Starting with the line that contains "phylum: Chordata", copy out each line through the end of the entries below, exactly as written, and nothing else.

Top of AVAILABLE DATA

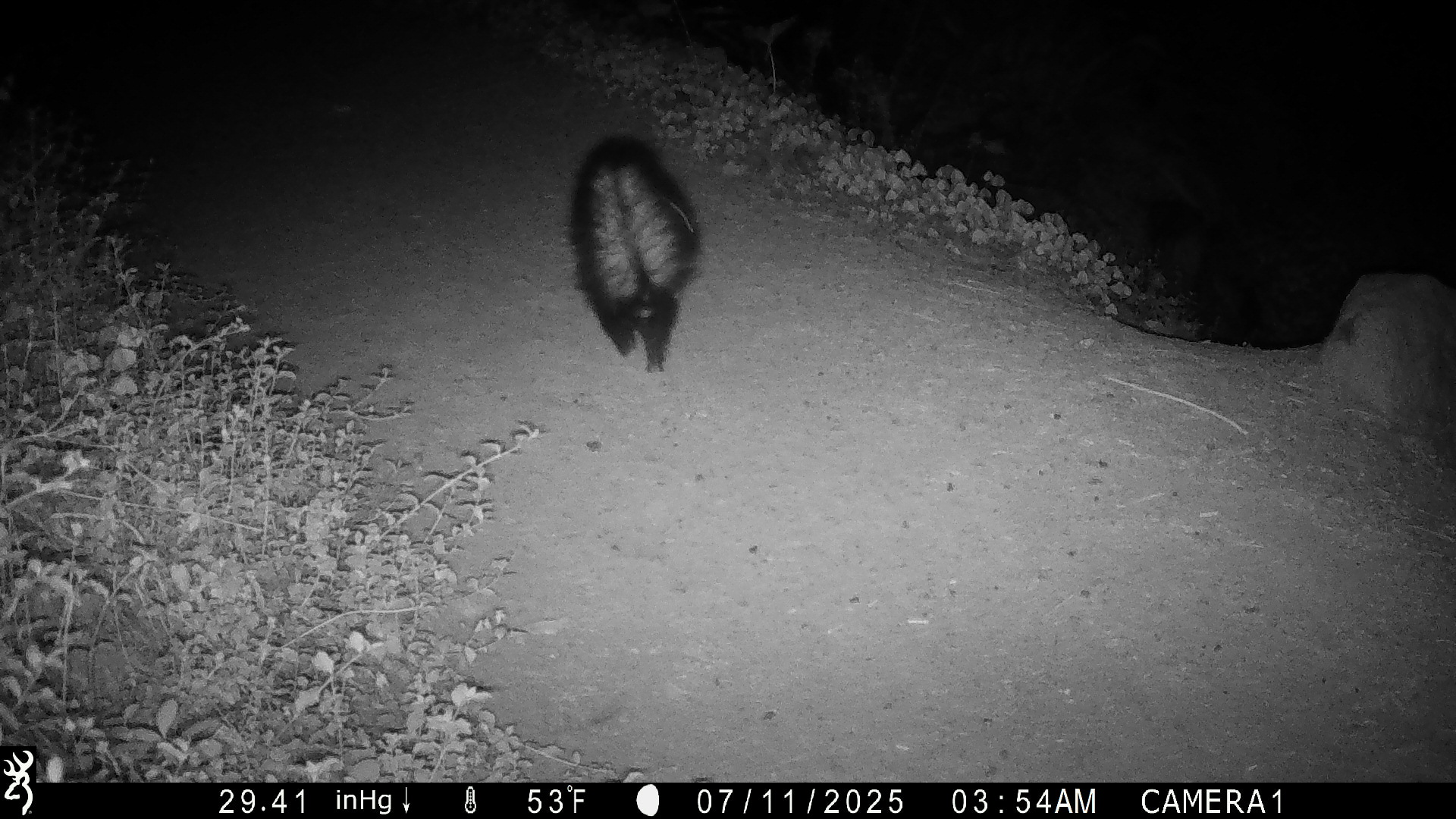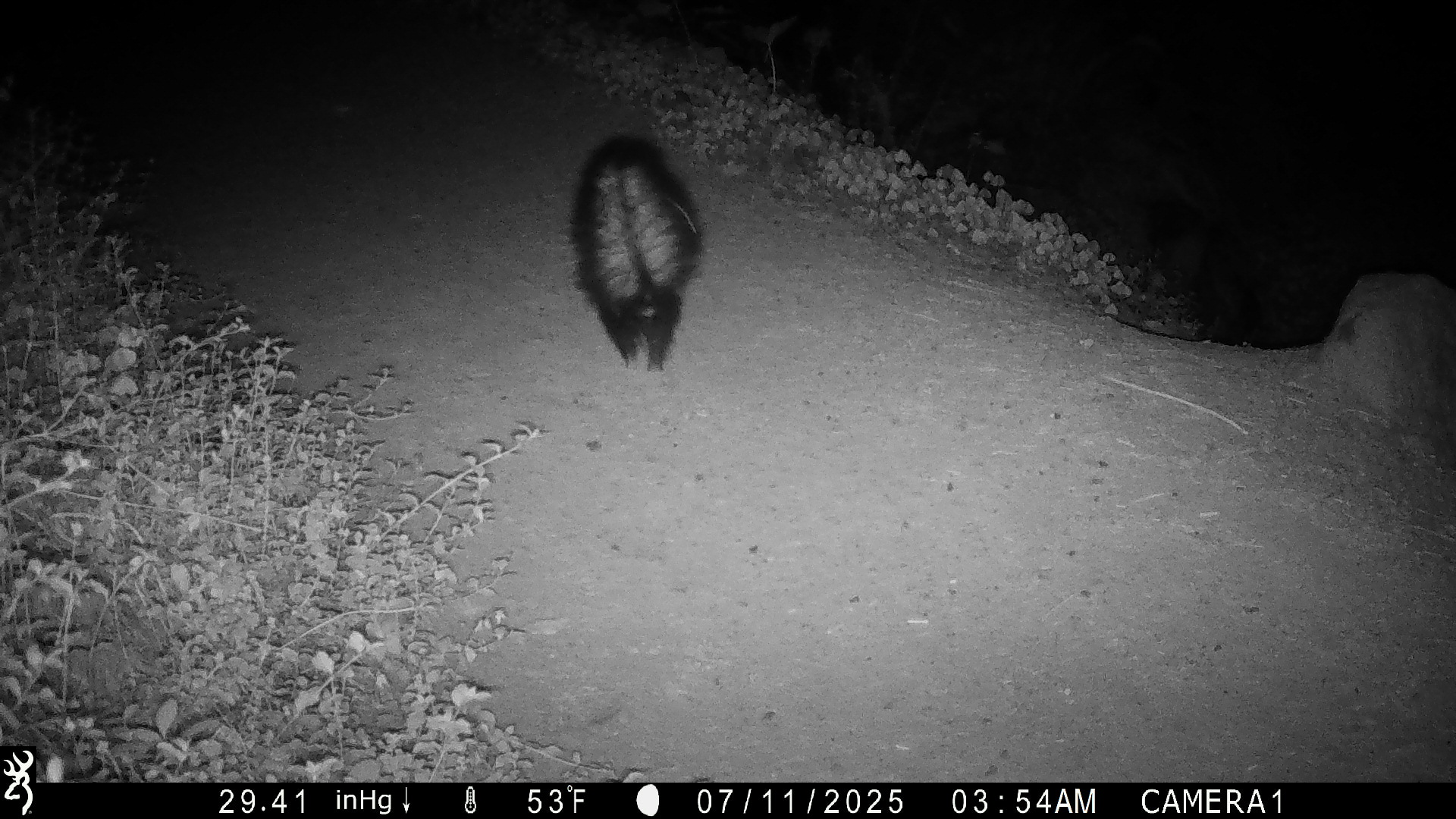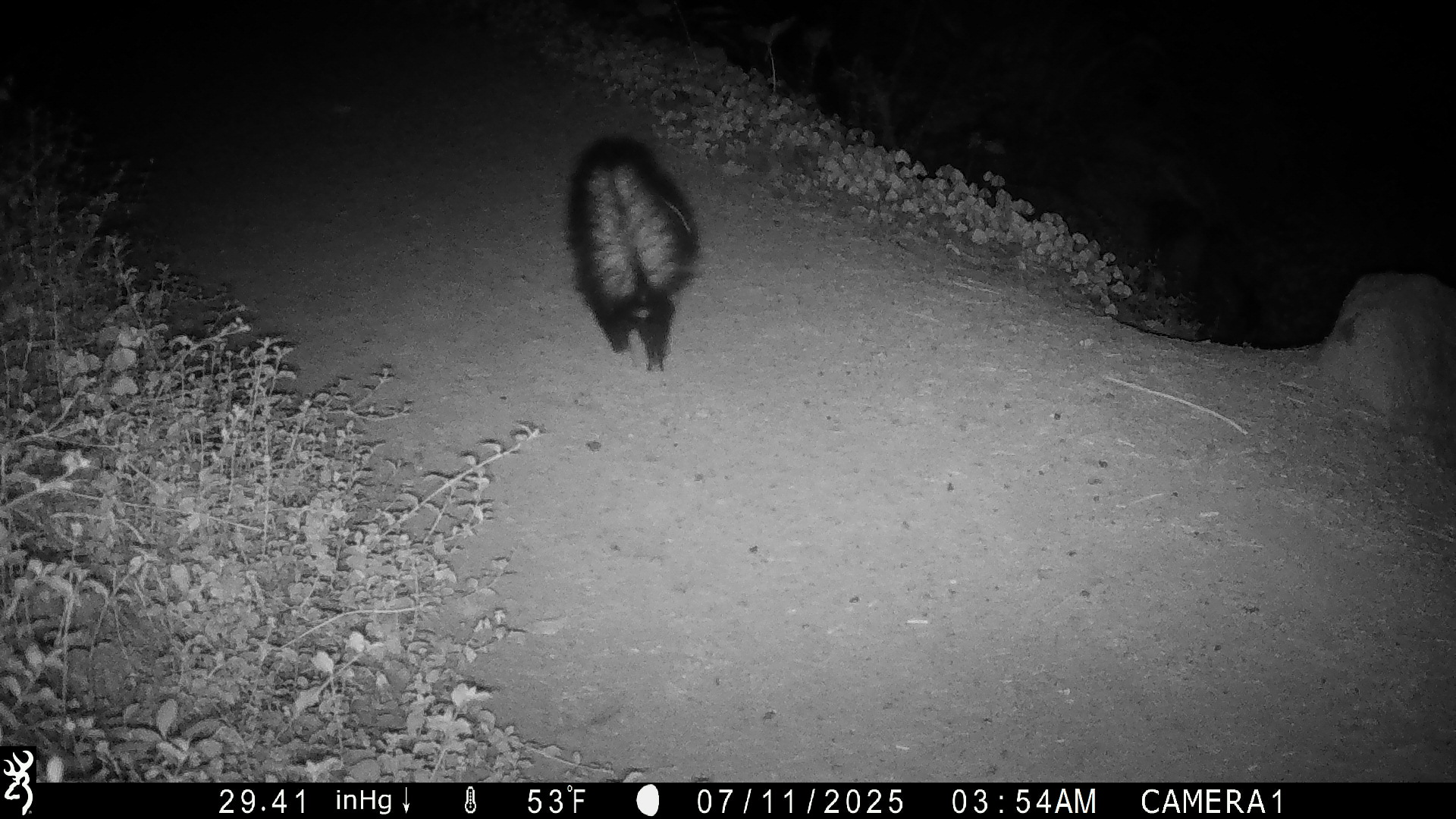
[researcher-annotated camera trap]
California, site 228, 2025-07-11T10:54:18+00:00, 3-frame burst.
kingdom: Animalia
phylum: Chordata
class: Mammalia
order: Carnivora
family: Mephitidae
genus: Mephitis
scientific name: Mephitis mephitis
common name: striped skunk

Bottom of AVAILABLE DATA

SOLVED PROBLEM:
phylum: Chordata
class: Mammalia
order: Carnivora
family: Mephitidae
genus: Mephitis
scientific name: Mephitis mephitis
common name: striped skunk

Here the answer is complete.